I’m still a bit laid out with sinus crud but very happy to have been away and very happy to be home.

leaving the continent

I haven’t left the continent in quite a while now and I have the fidgets. One of the great side effects of not having a regular sort-of-full-time job is that I can say yes to some opportunities that I’d been missing out on. Backstory: I am on the Advisory Board to the Wikimedia Foundation. Just one of the service-type things that I do. Mostly we just answer questions if asked, it’s not a high commitment thing, but I enjoy being involved because I believe in the Wikimedia/Wikipedia vision, imperfect as it may be. So one of the things available to the Advisory Board members is travel to the annual Wikimania Conference. This year it is in London. I have always wanted to go to London. It’s a little weird to me that for all my international travel I’ve never been to any of Western Europe. So I’m leaving tomorrow and today is getting all my ducks in a row, including writing some stuff in this slightly slow-motion blog.
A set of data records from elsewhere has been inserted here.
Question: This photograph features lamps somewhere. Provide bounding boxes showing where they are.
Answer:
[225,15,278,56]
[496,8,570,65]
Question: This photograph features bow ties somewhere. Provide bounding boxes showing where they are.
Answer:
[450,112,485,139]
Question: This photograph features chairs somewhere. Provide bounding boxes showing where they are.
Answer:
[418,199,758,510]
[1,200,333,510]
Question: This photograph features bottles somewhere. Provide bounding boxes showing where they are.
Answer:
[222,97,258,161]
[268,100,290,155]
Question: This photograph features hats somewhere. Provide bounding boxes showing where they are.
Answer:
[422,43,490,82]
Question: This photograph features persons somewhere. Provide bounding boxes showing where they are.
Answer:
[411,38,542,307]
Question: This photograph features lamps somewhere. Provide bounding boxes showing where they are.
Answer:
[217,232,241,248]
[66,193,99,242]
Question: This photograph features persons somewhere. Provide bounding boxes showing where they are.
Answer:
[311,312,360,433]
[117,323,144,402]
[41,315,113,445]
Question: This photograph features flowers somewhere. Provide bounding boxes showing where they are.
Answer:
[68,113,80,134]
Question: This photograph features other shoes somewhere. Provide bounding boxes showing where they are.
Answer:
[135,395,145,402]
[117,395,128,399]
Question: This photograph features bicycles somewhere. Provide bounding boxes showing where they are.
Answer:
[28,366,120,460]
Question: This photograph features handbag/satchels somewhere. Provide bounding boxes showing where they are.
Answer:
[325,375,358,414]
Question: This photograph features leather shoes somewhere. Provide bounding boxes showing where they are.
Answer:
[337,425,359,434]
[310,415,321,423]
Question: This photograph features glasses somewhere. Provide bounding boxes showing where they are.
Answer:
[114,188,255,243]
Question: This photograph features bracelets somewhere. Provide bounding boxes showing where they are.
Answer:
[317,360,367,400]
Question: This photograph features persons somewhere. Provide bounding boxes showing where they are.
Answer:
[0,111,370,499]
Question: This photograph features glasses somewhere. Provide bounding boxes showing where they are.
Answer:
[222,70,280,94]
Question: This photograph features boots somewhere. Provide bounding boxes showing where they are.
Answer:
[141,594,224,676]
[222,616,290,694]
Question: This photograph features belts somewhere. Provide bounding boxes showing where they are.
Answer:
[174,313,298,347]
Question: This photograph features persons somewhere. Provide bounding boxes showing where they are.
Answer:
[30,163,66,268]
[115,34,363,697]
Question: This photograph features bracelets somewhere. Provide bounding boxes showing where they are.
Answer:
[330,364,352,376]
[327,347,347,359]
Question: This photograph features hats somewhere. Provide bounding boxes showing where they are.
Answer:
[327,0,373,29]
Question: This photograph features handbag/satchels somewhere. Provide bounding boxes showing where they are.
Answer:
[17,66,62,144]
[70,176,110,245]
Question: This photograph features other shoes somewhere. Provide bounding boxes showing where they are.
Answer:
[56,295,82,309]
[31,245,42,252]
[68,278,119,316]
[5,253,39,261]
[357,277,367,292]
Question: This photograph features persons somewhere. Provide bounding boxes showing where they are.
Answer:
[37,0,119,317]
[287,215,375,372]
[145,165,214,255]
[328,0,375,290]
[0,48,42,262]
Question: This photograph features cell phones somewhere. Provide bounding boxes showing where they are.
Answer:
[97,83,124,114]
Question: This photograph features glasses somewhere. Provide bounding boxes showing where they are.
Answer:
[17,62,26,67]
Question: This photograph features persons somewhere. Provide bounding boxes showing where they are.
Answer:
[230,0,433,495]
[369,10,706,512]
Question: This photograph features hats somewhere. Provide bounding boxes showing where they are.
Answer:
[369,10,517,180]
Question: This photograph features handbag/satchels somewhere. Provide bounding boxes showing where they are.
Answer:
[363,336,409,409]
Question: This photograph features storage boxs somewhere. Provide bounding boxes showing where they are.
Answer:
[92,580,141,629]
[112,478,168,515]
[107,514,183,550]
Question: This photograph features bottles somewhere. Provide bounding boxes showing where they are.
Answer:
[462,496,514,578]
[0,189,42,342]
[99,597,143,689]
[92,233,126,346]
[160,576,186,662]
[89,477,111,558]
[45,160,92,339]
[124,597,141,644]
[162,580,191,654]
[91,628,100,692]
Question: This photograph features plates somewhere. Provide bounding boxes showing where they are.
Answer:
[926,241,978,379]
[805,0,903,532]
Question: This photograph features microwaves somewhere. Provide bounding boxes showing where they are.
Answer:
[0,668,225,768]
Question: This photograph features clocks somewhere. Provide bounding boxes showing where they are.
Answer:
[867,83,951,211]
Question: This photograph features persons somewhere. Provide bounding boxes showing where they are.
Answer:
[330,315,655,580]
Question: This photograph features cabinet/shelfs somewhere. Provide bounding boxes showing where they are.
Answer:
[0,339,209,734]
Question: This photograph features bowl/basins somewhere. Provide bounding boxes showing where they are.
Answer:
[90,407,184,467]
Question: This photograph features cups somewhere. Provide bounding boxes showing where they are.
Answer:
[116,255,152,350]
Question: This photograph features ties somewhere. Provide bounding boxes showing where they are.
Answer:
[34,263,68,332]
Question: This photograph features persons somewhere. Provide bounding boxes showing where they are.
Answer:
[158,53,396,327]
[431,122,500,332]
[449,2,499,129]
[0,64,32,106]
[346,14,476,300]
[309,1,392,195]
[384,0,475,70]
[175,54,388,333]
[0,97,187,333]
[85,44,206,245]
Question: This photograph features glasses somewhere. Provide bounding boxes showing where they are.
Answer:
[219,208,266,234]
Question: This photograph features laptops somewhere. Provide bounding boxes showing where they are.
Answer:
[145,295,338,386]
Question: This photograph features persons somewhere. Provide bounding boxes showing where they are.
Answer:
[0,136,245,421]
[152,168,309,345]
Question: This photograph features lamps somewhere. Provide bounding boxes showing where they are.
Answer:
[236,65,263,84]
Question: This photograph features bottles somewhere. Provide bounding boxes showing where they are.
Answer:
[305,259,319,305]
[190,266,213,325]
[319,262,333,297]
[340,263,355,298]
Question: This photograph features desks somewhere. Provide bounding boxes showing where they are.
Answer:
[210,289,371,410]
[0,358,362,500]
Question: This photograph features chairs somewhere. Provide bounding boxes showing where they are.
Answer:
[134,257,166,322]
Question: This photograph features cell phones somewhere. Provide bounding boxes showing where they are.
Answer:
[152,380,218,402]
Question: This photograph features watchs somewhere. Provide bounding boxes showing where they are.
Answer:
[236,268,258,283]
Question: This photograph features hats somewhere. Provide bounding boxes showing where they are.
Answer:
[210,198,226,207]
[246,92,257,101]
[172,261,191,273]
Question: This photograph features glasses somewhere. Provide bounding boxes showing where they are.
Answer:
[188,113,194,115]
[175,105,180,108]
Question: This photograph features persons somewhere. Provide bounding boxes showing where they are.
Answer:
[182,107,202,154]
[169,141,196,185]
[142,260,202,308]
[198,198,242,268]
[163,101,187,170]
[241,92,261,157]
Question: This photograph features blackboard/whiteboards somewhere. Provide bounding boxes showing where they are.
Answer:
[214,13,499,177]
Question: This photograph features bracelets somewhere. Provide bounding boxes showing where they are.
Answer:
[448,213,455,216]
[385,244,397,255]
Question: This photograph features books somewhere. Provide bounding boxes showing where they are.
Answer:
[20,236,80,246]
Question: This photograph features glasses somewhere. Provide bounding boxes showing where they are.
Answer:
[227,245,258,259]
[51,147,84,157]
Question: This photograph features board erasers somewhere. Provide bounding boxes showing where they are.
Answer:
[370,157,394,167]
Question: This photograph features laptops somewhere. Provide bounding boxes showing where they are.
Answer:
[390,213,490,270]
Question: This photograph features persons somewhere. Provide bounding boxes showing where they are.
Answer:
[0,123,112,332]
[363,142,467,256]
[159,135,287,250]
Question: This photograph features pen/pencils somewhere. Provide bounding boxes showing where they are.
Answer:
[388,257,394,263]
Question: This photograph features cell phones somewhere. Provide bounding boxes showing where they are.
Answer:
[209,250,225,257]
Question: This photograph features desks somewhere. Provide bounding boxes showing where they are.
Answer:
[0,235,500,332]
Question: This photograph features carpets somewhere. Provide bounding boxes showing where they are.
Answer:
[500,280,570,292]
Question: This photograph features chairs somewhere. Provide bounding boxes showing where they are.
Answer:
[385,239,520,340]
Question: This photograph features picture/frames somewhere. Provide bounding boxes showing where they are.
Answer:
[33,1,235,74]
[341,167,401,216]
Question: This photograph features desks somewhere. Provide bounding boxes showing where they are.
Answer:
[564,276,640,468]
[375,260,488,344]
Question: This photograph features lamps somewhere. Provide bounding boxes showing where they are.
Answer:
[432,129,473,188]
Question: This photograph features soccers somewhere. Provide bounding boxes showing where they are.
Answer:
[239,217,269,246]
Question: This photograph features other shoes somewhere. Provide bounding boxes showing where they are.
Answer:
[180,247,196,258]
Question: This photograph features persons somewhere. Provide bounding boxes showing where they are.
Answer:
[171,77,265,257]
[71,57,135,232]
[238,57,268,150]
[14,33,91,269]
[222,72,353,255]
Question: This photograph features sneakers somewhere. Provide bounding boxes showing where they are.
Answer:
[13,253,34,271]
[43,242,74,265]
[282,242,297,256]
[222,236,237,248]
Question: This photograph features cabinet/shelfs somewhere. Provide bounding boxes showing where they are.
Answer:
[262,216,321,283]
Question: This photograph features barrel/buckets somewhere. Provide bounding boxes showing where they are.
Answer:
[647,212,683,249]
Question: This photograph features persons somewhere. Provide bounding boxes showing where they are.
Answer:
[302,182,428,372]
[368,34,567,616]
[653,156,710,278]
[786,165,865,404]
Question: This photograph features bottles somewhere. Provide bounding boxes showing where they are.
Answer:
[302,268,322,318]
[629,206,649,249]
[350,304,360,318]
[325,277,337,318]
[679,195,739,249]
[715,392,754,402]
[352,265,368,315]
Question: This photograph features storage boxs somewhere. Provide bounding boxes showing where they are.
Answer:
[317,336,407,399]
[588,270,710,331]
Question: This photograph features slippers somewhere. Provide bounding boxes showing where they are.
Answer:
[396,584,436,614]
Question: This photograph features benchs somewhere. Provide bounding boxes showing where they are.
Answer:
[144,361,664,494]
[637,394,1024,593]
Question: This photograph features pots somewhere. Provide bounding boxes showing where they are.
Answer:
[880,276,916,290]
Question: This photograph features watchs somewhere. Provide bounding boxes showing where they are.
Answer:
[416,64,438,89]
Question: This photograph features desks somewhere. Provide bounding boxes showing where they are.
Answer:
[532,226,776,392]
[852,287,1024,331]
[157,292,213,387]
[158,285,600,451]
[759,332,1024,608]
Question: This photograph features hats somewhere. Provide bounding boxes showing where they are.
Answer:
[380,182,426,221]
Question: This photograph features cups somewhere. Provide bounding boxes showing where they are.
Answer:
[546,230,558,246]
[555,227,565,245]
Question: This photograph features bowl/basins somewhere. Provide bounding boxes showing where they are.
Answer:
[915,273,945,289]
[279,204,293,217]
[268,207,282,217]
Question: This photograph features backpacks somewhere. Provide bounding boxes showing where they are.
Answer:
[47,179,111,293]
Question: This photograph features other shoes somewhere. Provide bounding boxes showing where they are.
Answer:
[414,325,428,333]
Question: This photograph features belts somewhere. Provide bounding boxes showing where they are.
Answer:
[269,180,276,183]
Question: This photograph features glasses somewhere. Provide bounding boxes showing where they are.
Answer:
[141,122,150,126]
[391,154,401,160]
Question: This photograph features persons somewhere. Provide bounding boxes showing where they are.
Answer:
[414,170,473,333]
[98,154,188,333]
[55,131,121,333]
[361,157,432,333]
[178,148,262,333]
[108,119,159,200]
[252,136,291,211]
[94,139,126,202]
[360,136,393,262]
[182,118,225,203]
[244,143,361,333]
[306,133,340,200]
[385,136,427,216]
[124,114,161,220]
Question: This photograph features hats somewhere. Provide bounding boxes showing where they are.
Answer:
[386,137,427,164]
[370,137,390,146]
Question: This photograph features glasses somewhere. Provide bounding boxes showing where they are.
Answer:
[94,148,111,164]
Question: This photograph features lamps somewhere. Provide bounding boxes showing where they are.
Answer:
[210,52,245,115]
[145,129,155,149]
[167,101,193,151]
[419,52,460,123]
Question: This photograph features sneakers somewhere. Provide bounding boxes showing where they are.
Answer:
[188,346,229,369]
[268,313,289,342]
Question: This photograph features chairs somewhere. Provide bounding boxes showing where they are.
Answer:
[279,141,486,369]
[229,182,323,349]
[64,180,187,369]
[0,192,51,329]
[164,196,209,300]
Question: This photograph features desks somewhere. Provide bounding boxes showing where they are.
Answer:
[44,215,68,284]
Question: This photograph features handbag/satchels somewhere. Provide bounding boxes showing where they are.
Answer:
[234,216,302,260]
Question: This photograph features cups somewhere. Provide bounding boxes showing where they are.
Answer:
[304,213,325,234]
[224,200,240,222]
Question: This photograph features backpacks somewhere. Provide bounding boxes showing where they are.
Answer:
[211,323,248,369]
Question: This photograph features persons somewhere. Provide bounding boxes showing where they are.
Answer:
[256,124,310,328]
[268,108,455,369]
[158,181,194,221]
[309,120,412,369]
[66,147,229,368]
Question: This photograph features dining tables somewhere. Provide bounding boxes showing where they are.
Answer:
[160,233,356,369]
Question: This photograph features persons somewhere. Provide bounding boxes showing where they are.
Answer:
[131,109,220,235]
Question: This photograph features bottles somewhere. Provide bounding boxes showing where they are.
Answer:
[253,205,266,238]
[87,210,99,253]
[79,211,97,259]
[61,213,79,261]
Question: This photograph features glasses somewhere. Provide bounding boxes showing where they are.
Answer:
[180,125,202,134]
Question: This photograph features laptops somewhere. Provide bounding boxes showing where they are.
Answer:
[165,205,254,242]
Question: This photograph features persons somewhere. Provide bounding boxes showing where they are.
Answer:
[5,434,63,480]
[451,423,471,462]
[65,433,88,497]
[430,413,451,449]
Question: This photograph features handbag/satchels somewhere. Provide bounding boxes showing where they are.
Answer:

An odd side effect of not having an internet job (mostly, the Open Library gig is super part time) is that emails languish in my inbox and my blogs are a little unattended. So I’ve been spending a lot of time since mid-June down in Westport (with a trip back up for July 4th and now again) and doing a variety of things. A partial list. Links usually go to photos or talks.

So, now that you are caught up, I am leaving to go to London for Wikimania where I will be volunteering in the Press Office and trying to go see a bunch of talks and get my phone working correctly. Don’t call me. I won’t answer. I have some library tours and maybe a Meetup scheduled. I’m trying to play the rest of it by ear other than making sure I have enough reading material to last me through a six hour plane ride there and back (seriously, this and sleeping are my largest travel concerns) and the right clothes to wear.

Despite this list, I feel like I’ve been able to have a lot of lazy downtime, more than usual. This may be because I’m just calmer inside than I’ve been for the past few years, or it may be that for the first time in a really long time, I’m doing summer right (for me).